-- What you will do --
Rewrite the material below as a numbered list, one entry per line, with any blank lines dropped. Omit the pictures from your answer.

-- Source data --

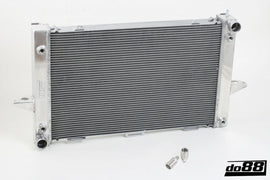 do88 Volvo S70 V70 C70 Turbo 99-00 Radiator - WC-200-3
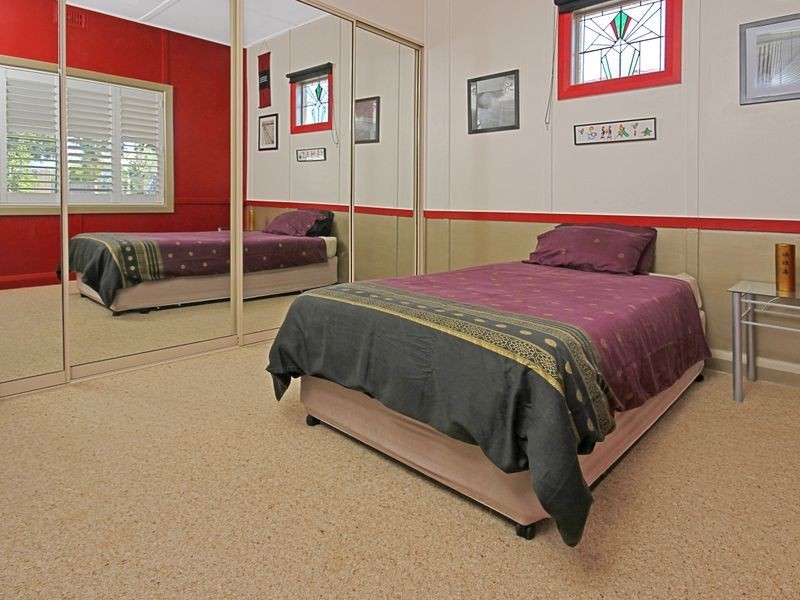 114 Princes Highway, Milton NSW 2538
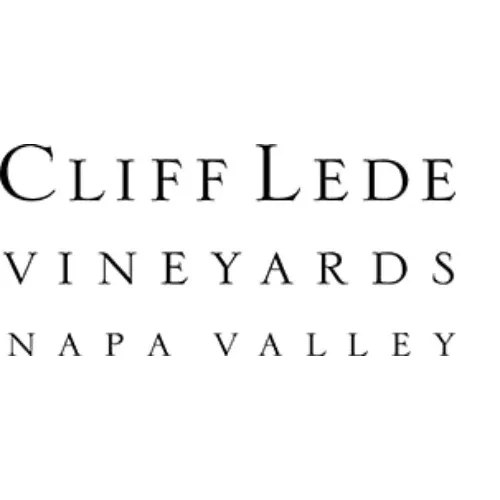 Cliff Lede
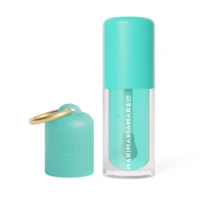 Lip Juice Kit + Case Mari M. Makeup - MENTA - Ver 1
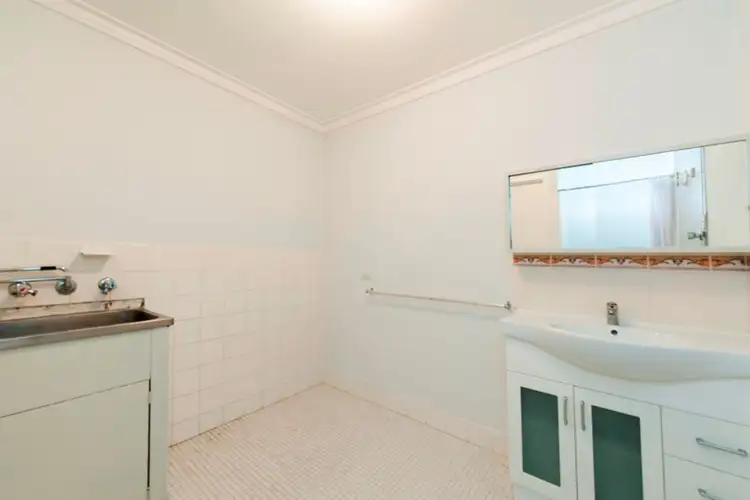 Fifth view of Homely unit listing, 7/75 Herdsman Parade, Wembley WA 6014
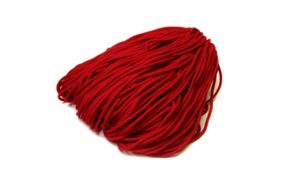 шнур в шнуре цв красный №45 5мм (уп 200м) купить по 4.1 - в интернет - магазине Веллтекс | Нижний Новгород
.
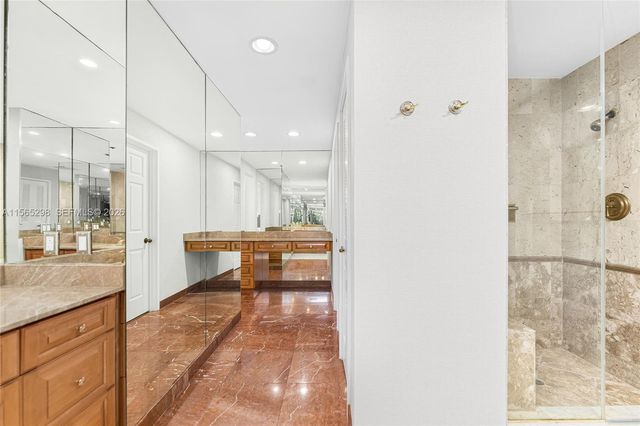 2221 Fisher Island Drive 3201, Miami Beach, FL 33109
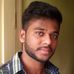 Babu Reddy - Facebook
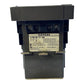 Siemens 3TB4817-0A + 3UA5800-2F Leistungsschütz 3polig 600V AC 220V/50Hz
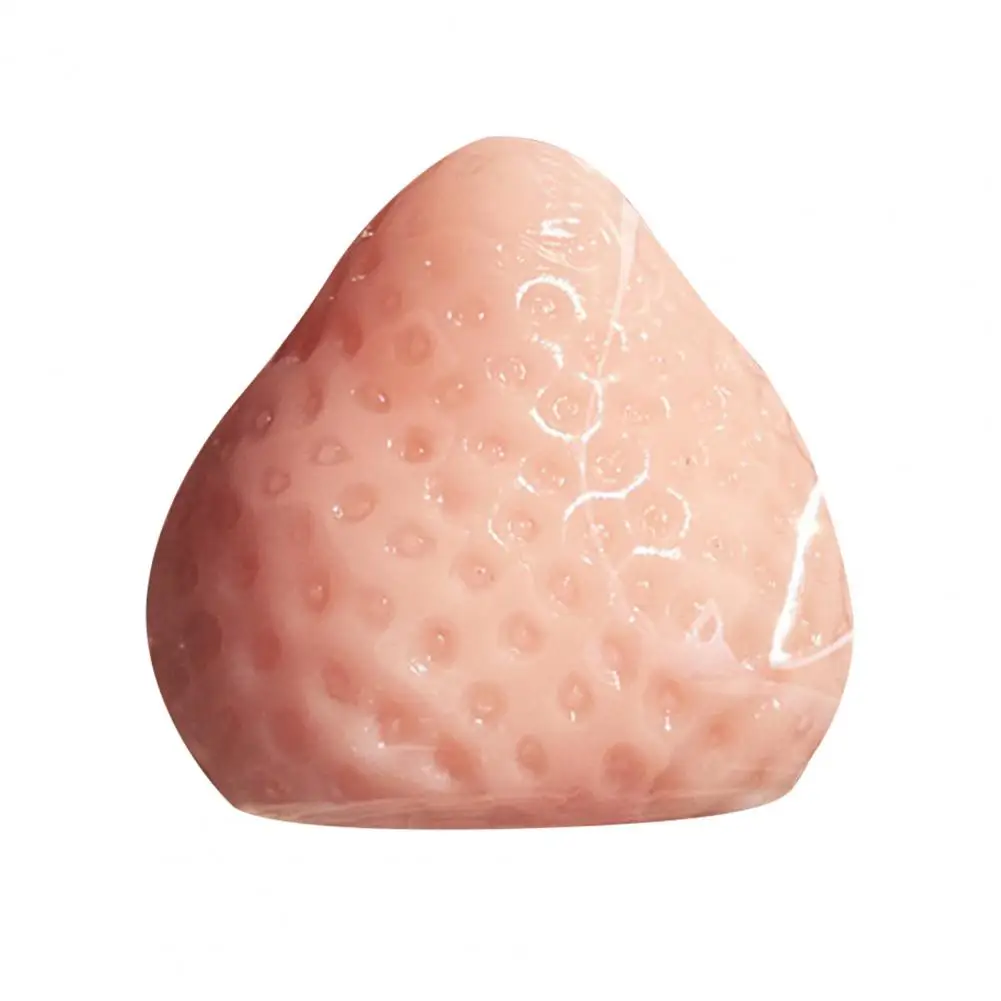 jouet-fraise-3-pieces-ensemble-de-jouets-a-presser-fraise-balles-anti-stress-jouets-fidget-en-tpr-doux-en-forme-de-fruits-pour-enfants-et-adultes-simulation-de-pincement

-- Response area --
1.  do88 Volvo S70 V70 C70 Turbo 99-00 Radiator - WC-200-3
2.  114 Princes Highway, Milton NSW 2538
3.  Cliff Lede
4.  Lip Juice Kit + Case Mari M. Makeup - MENTA - Ver 1
5.  Fifth view of Homely unit listing, 7/75 Herdsman Parade, Wembley WA 6014
6.  шнур в шнуре цв красный №45 5мм (уп 200м) купить по 4.1 - в интернет - магазине Веллтекс | Нижний Новгород
7. .
8.  2221 Fisher Island Drive 3201, Miami Beach, FL 33109
9.  Babu Reddy - Facebook
10.  Siemens 3TB4817-0A + 3UA5800-2F Leistungsschütz 3polig 600V AC 220V/50Hz
11.  jouet-fraise-3-pieces-ensemble-de-jouets-a-presser-fraise-balles-anti-stress-jouets-fidget-en-tpr-doux-en-forme-de-fruits-pour-enfants-et-adultes-simulation-de-pincement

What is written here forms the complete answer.